Assigned task
Set every record down again exactly. Do not carry over the pictures.

#####

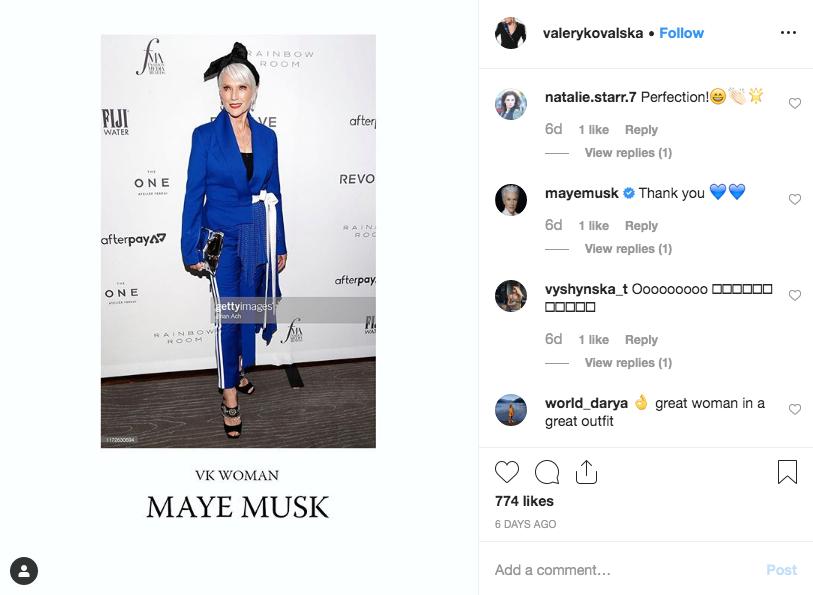 Мэй Маск в платье от VALERY KŌVALSKA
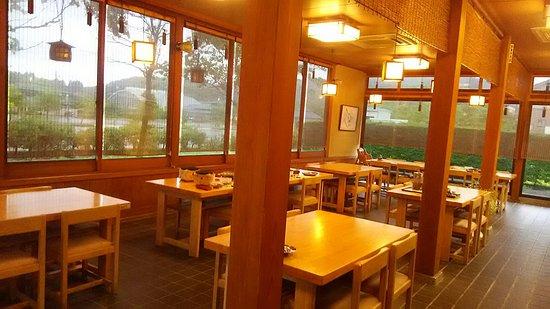 Ryokan  Jukoen: 夕食会場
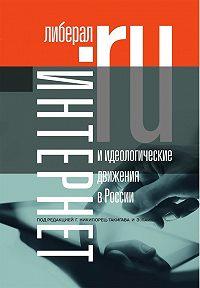 Коллектив Авторов -Интернет и идеологические движения в России. Коллективная монография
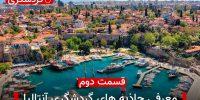 معرفی جاذبه های گردشگری آنتالیا ترکیه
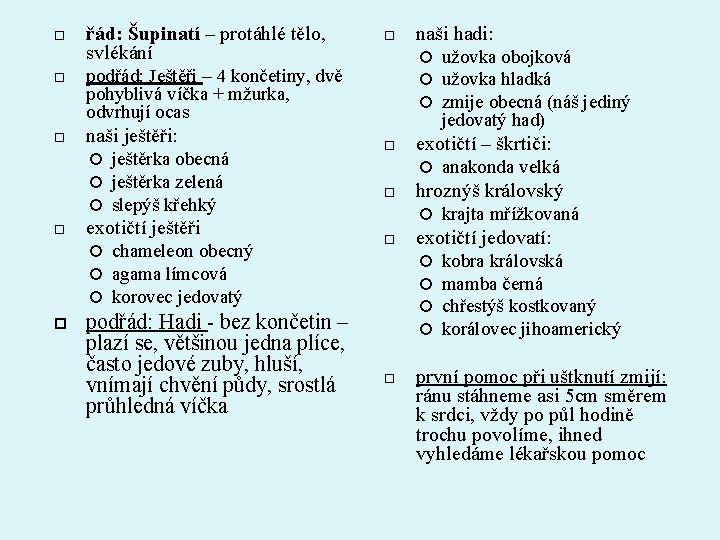 řád: Šupinatí – protáhlé tělo, svlékání podřád: Ještěři – 4 končetiny, dvě pohyblivá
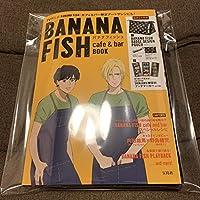 BANANA FISH CAFE&BAR BOOK バナナフィッシュ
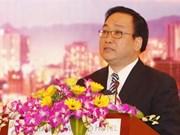 黄忠海副总理担任越南水资源国家委员会主席一职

#####

Exercise solution
 Мэй Маск в платье от VALERY KŌVALSKA
 Ryokan  Jukoen: 夕食会場
 Коллектив Авторов -Интернет и идеологические движения в России. Коллективная монография
 معرفی جاذبه های گردشگری آنتالیا ترکیه
 řád: Šupinatí – protáhlé tělo, svlékání podřád: Ještěři – 4 končetiny, dvě pohyblivá
 BANANA FISH CAFE&BAR BOOK バナナフィッシュ
 黄忠海副总理担任越南水资源国家委员会主席一职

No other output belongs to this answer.